Some CA1 neurons of all HYPO groups at all survival times showed large numbers of accumulating bodies, probably derived from mitochondria (see Fig. 9). The neuron containing this large number of autolysosomes was otherwise healthy looking (HYPO-1, 14 d survival). Adjacent neurons look normal. Scale bar, 5 μm.

Fig. 8.

View of early (A) and late (B) mitochondrial evolution into lysosomes. On the left are seen a group of mitochondria with variably disorganized cristae and a tubulovesicular internal structure. The appearance of homogenous electron dense streaks suggests lipid concentration within them.
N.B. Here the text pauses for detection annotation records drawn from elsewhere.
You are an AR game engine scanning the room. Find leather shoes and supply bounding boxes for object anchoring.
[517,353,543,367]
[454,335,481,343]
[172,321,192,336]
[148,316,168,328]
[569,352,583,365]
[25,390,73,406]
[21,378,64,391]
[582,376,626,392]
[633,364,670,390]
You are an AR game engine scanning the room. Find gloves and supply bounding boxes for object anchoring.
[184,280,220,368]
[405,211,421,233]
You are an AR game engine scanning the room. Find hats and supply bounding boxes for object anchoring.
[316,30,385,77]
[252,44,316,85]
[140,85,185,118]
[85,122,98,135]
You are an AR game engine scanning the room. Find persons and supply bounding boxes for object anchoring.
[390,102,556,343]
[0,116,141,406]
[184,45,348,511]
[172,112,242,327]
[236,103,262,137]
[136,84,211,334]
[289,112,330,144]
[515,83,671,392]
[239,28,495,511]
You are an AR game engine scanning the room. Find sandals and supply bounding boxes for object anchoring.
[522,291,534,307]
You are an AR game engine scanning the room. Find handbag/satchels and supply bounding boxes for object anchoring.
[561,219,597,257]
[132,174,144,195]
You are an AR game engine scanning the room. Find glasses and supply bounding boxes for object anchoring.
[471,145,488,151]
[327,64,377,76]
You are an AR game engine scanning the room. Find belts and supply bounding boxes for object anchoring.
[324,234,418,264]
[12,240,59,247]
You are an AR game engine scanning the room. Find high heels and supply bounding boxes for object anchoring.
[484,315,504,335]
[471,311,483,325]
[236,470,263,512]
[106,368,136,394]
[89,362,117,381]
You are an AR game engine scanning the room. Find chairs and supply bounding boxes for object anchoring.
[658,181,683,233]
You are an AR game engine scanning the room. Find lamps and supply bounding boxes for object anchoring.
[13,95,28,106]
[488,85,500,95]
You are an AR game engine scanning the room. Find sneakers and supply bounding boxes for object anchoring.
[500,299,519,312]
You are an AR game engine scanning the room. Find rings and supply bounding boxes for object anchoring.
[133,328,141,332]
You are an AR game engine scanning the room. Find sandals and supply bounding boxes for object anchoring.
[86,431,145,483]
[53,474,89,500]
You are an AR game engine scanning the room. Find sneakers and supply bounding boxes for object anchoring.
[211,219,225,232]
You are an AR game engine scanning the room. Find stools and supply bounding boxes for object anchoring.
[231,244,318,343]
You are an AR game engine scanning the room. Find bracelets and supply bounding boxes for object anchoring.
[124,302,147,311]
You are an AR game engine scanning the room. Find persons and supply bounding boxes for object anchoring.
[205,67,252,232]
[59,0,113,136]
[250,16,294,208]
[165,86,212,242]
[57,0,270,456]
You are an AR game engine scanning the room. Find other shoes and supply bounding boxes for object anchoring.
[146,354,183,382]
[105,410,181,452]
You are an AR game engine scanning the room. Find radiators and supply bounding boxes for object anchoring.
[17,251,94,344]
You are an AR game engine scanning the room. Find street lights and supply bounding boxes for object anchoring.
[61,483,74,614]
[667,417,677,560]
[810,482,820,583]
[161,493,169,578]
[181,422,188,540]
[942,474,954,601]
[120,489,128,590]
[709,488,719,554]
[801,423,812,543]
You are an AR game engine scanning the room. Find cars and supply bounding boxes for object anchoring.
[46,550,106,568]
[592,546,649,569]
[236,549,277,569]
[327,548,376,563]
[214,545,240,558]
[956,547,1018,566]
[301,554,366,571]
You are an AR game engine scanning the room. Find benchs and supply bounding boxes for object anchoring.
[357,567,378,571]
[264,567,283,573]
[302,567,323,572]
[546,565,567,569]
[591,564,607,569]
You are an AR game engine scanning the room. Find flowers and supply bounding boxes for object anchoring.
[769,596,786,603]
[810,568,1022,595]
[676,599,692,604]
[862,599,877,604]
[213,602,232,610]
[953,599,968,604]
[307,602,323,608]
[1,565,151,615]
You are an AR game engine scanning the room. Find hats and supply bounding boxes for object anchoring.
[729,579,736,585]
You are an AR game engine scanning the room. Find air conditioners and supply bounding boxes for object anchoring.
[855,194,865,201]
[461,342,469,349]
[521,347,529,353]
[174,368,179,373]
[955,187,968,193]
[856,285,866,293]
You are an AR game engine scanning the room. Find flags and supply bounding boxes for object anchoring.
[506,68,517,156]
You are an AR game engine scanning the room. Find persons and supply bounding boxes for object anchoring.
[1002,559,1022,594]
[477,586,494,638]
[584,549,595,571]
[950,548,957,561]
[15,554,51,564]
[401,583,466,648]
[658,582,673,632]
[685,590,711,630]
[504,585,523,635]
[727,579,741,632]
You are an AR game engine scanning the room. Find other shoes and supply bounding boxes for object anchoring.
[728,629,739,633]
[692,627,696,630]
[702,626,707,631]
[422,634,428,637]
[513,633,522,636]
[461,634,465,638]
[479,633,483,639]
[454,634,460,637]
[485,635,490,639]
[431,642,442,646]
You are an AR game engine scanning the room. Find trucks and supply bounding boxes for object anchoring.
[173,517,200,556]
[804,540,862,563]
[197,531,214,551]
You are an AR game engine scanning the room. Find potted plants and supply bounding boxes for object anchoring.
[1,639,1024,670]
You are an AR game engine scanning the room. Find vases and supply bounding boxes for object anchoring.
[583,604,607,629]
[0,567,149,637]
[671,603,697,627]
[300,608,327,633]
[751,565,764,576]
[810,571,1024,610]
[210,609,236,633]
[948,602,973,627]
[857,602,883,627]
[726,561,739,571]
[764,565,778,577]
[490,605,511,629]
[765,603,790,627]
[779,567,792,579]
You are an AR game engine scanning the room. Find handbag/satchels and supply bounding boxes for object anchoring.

Other groups of cytoplasmic bodies (B) appear more electron dense throughout most of their internal structure, apart from the small, round body left of center, which has a double membrane (arrows) indicating a mitochondrial origin. Scale bars, 1 μm.

Fig. 9.

Progression of mitochondrial injury to autolysosomes. All of these forms were found only in hypothermia-treated ischemic animals at all survival periods. Double membranes (broad arrows, A, B, F) as well as remnant cristae (white arrows, A, B, E, F) attest to the mitochondrial origin of these structures. Collapsing internal membranes are seen (C, D, G). Increased internal electron density (F–I) suggests eventual accumulation of lipid or lipofuscin-like material. Scale bars, 1 μm.